In the world into which Jesus was born, culture wars were raging. In Israel the Roman occupiers had given the Jews semi-autonomy. There, the culturally-dominant Pharisees longed to break the yoke of Roman oppression, but their core mission was to impose their moral vision on the nation of Israel.
Actually, the Pharisees’ moral teachings were mostly right. “Practice and observe what they tell you,” Jesus said, then added, “but not what they do” (Matt. 23:3, ESV). The Pharisees waged their culture war mainly through wagging fingers at “publicans and sinners,” but sometimes through using the force of government against those who challenged their agenda. Remember Stephen’s stoning?
In the clash between Pharisees and Romans, which side did Jesus take? Neither. He warned, “Beware of the leaven of the Pharisees and the leaven of Herod” (Mark 8:23, ESV).
In the war between the Pharisees and “sinners,” which side did he take? He championed the woman caught in adultery. He sided with the “sick who need a physician.” He advocated for those who needed healing, even on the Sabbath. When the Pharisees scolded sinners, Jesus always—always—sided with the “sinners.”
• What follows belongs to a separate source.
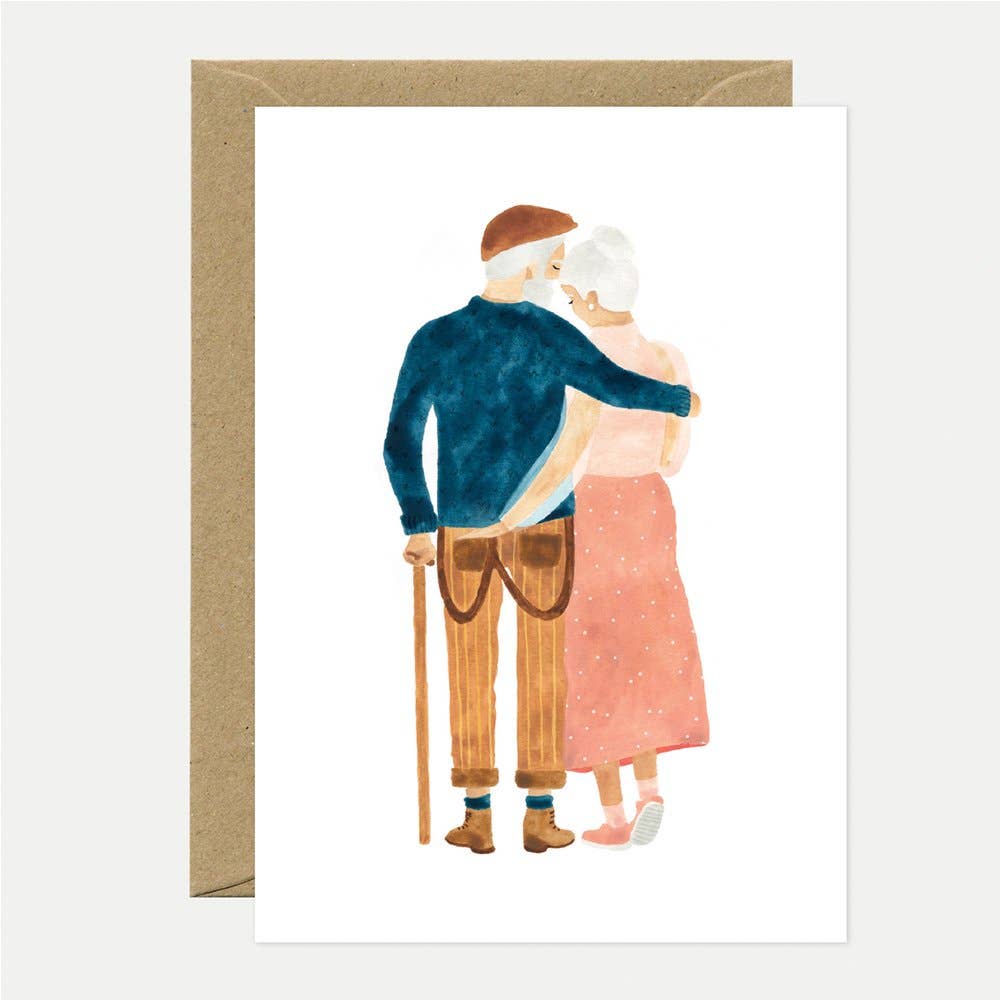ALL THE WAYS TO SAY - Europe - Forever Lovers - Love & friendship Greeting card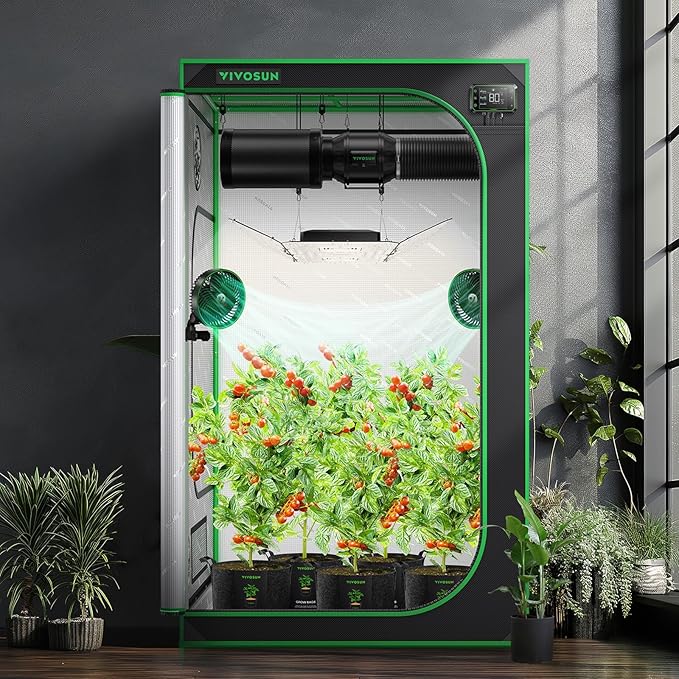 VIVOSUN S448 4x4 Grow Tent - Image 8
In contrast to the quest for dominance, Jesus called his followers to servanthood: “The rulers of the Gentiles lord it over them…. It shall not be so among you. But whoever would be great among you must be your servant” (Matt. 20:25, ESV). Huh? Is that any way to win a culture war?
Rather than domination by force, Jesus proposes subversion through love. The kingdom of God, Jesus says, is like a mustard seed that starts tiny and grows. It’s like leaven that gradually transforms dough. We are to be a city on a hill, a community that models a kingdom way of living that all can see and be drawn to.
It’s not that Jesus was above public scolding. It’s that he reserved his public scoldings for the culture warriors, the religious leaders trying to impose their moral vision on others through finger wagging and, occasionally, the force of law.
Standing on a mountain overlooking all the kingdoms of the world, Jesus too wrestled with the temptation to domination with its lure of power and quick wins (Matt. 4:8-10). He said no. Following Jesus means rejecting the quest for cultural domination and trusting the subversive power of self-sacrificing love.
- Which way of engaging culture do you trust more—forceful domination or loving subversion?
- Whom do you more often criticize—“sinners” or religious leaders who seek to use political influence or even the force of law to impose their religious vision on the culture?
- For you, what would engaging the culture with subversive love look like?